*Objective:*
Reproduce the lines from the one containing "Which order do" through the end of the material, replacing "ranked" with "sorted" and leaving all else unchanged. Omit the pictures from your answer.

[start]

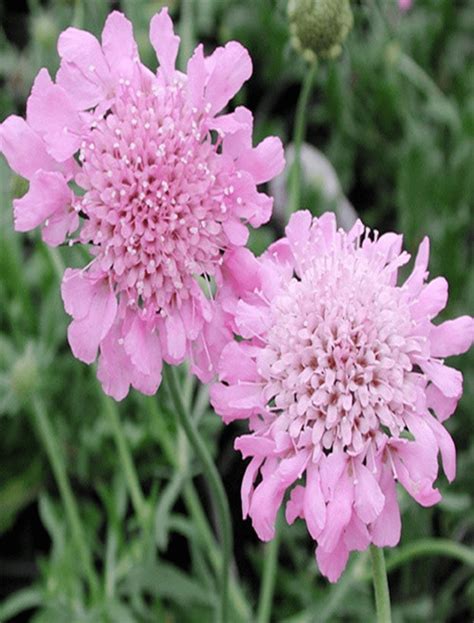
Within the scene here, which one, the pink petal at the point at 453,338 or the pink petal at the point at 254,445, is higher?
the pink petal at the point at 254,445

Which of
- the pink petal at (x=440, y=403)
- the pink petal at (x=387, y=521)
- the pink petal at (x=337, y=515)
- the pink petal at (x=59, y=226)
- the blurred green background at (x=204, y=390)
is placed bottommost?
the blurred green background at (x=204, y=390)

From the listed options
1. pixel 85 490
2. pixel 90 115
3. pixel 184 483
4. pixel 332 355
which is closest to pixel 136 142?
pixel 90 115

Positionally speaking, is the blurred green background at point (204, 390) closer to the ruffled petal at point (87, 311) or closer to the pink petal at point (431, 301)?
the ruffled petal at point (87, 311)

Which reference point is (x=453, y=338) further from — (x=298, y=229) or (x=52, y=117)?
(x=52, y=117)

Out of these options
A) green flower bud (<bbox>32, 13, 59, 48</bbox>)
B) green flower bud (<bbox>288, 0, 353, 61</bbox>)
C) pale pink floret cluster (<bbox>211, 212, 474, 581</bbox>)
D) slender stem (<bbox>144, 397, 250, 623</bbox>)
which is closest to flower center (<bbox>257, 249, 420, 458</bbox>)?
pale pink floret cluster (<bbox>211, 212, 474, 581</bbox>)

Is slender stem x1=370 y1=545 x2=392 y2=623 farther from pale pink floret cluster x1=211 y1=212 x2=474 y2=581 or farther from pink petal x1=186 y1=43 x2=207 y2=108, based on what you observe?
pink petal x1=186 y1=43 x2=207 y2=108

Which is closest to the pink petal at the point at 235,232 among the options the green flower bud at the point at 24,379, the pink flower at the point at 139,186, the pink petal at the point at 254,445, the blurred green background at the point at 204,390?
the pink flower at the point at 139,186
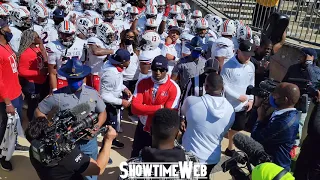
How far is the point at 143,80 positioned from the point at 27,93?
8.30 feet

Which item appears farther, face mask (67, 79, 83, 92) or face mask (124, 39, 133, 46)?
face mask (124, 39, 133, 46)

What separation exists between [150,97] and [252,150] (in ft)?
5.67

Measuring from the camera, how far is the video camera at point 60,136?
2602mm

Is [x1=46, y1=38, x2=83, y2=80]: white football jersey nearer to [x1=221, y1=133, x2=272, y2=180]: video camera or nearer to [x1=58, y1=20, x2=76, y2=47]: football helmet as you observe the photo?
[x1=58, y1=20, x2=76, y2=47]: football helmet

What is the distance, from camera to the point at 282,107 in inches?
137

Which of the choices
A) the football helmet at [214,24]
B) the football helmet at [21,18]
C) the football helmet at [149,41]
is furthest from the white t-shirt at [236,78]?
the football helmet at [21,18]

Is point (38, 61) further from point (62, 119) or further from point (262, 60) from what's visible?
point (262, 60)

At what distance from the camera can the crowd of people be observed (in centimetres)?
304

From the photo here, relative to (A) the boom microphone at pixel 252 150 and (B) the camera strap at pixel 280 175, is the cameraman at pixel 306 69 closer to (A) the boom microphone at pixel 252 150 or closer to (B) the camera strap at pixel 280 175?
(A) the boom microphone at pixel 252 150

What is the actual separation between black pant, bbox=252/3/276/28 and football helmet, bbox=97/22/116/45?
501 centimetres

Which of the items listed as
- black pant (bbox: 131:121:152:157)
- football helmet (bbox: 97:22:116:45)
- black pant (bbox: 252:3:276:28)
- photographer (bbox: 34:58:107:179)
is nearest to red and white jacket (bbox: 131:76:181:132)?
black pant (bbox: 131:121:152:157)

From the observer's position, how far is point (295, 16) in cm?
897

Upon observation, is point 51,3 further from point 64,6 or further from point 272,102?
point 272,102

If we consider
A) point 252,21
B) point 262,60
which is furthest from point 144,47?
point 252,21
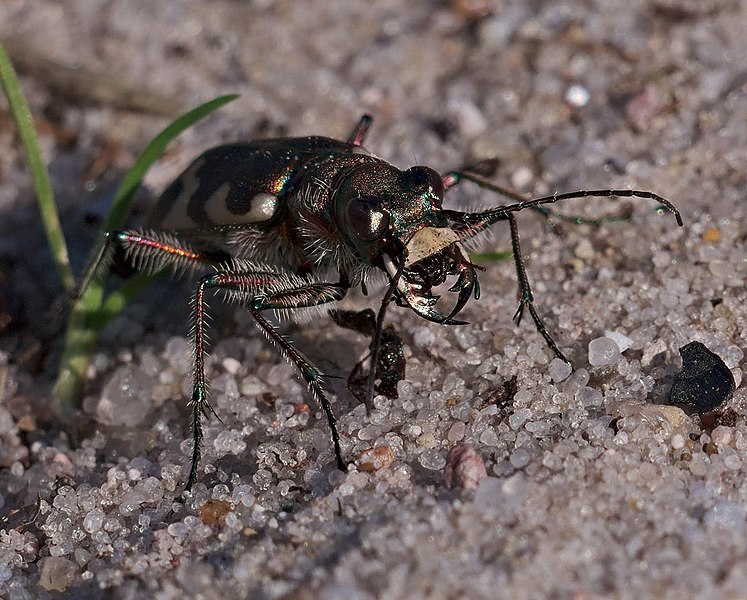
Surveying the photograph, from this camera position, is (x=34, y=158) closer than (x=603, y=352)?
No

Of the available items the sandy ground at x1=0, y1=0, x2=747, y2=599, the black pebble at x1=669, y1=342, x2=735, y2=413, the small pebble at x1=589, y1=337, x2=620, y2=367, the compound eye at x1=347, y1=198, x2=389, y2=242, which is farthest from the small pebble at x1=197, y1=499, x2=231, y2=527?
the black pebble at x1=669, y1=342, x2=735, y2=413

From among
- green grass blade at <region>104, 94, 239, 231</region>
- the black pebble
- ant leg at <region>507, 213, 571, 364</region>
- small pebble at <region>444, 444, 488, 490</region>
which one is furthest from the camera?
green grass blade at <region>104, 94, 239, 231</region>

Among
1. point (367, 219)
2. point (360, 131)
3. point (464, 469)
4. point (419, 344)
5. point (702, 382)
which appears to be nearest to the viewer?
point (464, 469)

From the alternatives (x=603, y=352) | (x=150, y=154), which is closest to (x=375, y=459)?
(x=603, y=352)

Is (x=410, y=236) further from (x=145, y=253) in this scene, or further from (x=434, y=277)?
(x=145, y=253)

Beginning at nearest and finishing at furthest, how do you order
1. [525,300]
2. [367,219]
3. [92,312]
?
[367,219], [525,300], [92,312]

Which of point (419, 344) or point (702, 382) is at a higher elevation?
point (702, 382)

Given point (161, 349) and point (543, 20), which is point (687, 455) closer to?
point (161, 349)

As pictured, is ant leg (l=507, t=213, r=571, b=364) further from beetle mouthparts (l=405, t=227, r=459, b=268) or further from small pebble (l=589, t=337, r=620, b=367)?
beetle mouthparts (l=405, t=227, r=459, b=268)
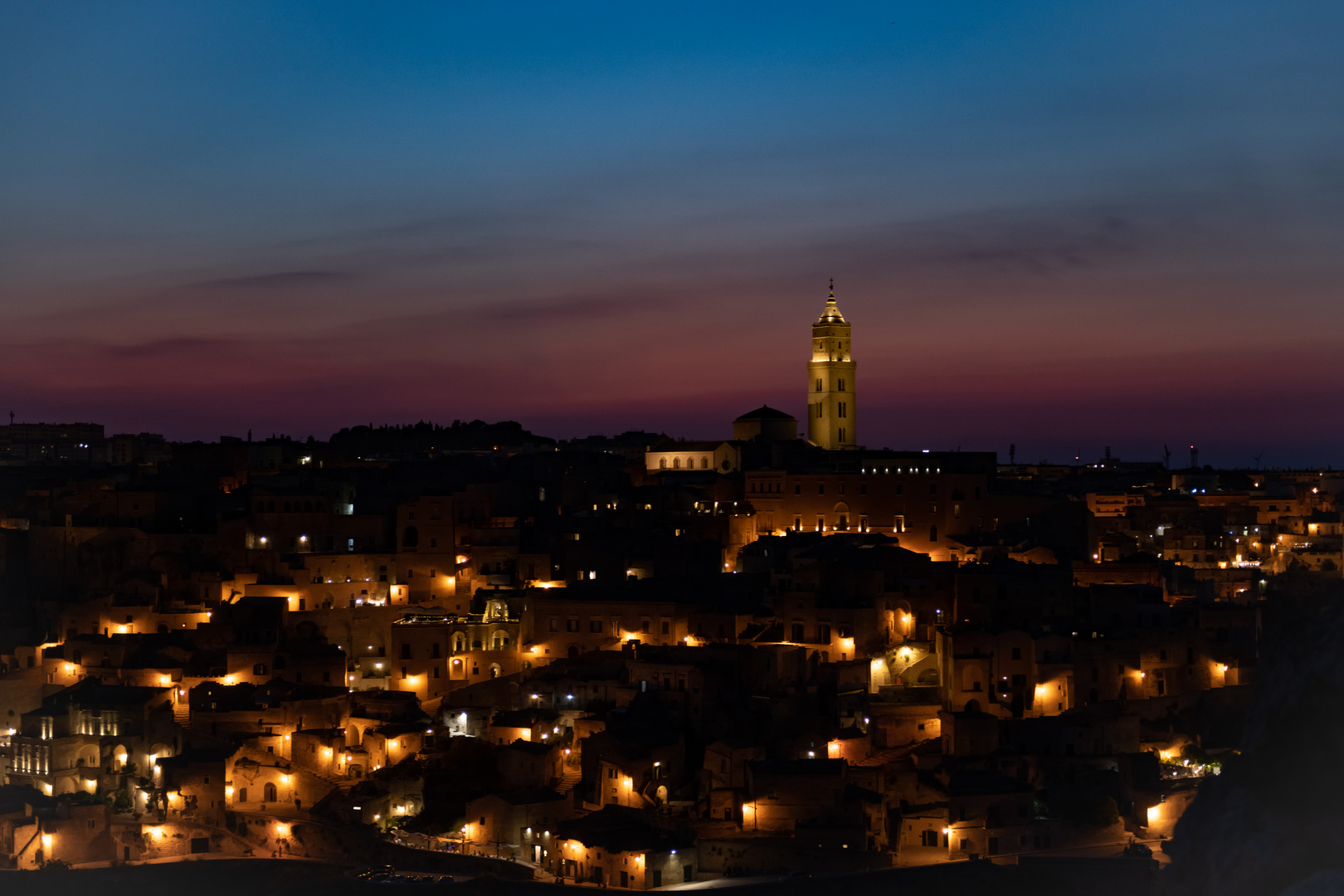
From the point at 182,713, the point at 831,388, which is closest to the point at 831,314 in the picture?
the point at 831,388

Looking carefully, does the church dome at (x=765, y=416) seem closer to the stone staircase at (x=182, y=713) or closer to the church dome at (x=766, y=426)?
the church dome at (x=766, y=426)

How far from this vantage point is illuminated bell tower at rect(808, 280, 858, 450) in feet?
190

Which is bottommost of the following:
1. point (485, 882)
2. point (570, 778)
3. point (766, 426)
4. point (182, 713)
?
point (485, 882)

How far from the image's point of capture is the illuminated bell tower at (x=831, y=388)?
57.8 m

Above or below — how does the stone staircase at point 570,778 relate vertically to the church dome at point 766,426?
below

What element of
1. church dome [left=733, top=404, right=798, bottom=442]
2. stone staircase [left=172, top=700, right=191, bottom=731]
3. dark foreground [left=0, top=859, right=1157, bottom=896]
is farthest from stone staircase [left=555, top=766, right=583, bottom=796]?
church dome [left=733, top=404, right=798, bottom=442]

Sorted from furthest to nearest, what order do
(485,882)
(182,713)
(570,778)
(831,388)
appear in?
1. (831,388)
2. (182,713)
3. (570,778)
4. (485,882)

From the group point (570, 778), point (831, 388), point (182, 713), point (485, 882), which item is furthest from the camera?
point (831, 388)

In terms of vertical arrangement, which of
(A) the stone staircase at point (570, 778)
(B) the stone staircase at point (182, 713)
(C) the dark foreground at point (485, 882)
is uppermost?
(B) the stone staircase at point (182, 713)

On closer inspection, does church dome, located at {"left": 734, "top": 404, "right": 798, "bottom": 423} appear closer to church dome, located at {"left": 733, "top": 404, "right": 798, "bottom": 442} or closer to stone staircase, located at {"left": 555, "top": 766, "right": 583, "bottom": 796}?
church dome, located at {"left": 733, "top": 404, "right": 798, "bottom": 442}

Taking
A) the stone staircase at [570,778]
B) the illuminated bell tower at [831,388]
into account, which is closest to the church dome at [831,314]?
the illuminated bell tower at [831,388]

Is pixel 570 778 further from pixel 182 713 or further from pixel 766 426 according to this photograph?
pixel 766 426

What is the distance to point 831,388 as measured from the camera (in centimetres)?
5791

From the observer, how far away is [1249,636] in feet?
113
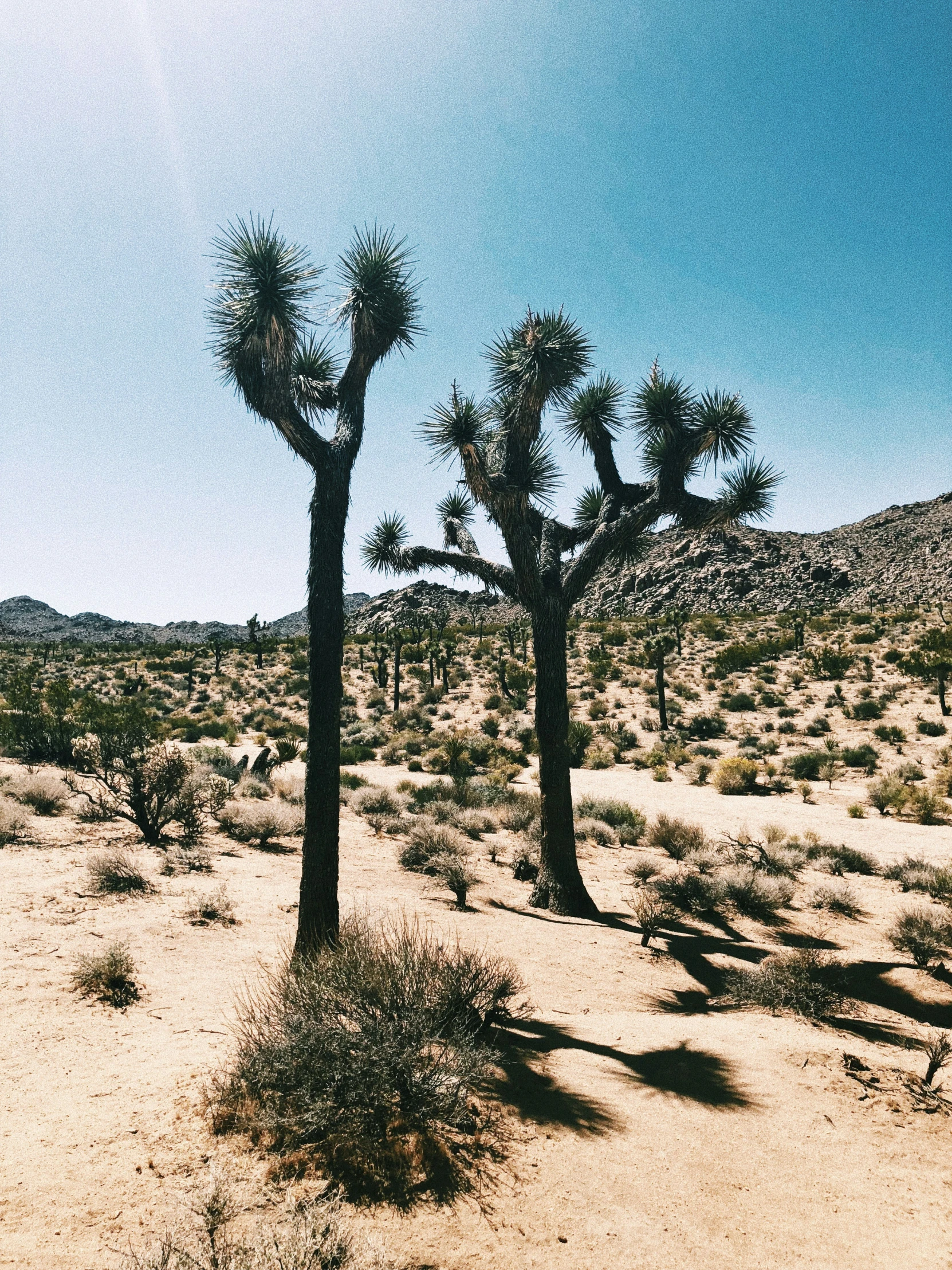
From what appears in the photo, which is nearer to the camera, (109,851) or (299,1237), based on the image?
(299,1237)

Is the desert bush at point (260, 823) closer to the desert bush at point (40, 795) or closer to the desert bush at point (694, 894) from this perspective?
the desert bush at point (40, 795)

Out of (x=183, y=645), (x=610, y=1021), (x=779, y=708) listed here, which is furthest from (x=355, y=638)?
(x=610, y=1021)

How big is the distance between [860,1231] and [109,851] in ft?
30.8

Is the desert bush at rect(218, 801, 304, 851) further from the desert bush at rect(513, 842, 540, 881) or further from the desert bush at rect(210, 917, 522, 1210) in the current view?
the desert bush at rect(210, 917, 522, 1210)

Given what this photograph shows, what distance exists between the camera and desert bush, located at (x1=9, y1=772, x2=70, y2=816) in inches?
491

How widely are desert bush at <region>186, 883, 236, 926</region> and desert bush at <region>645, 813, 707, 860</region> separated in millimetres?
8537

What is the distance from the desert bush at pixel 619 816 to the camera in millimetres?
14008

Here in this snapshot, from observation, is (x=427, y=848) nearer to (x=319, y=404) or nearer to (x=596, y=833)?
(x=596, y=833)

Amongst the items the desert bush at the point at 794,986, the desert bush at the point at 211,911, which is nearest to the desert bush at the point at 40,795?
the desert bush at the point at 211,911

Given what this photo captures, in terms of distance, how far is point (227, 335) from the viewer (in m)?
7.50

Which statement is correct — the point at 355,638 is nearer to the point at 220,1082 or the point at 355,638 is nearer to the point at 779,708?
the point at 779,708

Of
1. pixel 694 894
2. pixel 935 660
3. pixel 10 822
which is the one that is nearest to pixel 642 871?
pixel 694 894

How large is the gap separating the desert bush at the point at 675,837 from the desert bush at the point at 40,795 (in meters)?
11.7

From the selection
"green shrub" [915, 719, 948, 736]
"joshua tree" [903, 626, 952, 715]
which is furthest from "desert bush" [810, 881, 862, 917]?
"joshua tree" [903, 626, 952, 715]
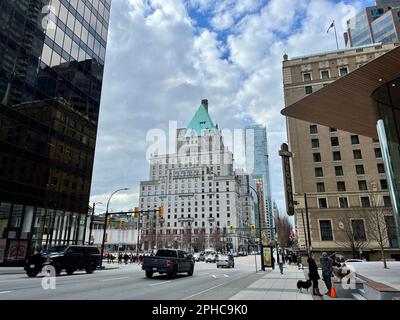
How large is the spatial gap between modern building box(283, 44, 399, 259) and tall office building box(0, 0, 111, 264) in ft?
102

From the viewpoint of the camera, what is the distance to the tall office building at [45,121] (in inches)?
1112

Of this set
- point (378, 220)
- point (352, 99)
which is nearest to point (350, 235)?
point (378, 220)

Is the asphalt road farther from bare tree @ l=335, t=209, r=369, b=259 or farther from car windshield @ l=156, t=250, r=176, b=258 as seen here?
bare tree @ l=335, t=209, r=369, b=259

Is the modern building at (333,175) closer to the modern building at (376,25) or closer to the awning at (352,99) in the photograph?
the awning at (352,99)

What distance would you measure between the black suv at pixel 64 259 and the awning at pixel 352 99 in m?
19.4

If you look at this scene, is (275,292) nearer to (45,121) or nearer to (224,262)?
(224,262)

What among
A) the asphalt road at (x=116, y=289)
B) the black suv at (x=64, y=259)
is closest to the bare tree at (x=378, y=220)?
the asphalt road at (x=116, y=289)

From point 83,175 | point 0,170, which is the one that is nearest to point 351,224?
point 83,175

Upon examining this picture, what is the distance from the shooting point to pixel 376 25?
10888 cm

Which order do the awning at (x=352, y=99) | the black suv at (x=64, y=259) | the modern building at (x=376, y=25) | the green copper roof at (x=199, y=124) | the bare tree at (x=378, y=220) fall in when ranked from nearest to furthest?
the awning at (x=352, y=99), the black suv at (x=64, y=259), the bare tree at (x=378, y=220), the modern building at (x=376, y=25), the green copper roof at (x=199, y=124)

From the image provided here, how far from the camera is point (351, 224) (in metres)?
43.6
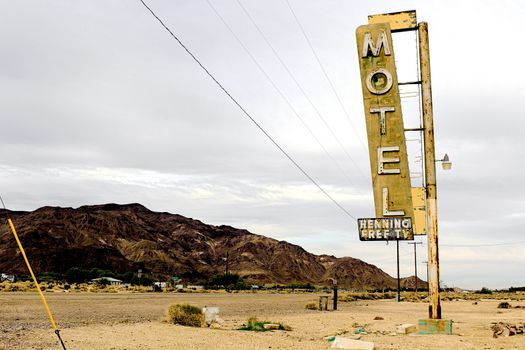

[end]

*Reply to the exercise:*
Which order do the awning at (x=352, y=99) | the black suv at (x=64, y=259) | the modern building at (x=376, y=25) | the green copper roof at (x=199, y=124) | the bare tree at (x=378, y=220) fall in when sorted from nearest to furthest?
the awning at (x=352, y=99), the black suv at (x=64, y=259), the bare tree at (x=378, y=220), the modern building at (x=376, y=25), the green copper roof at (x=199, y=124)

From the image provided here, how far from the camera is point (351, 224) (in metres)?
43.6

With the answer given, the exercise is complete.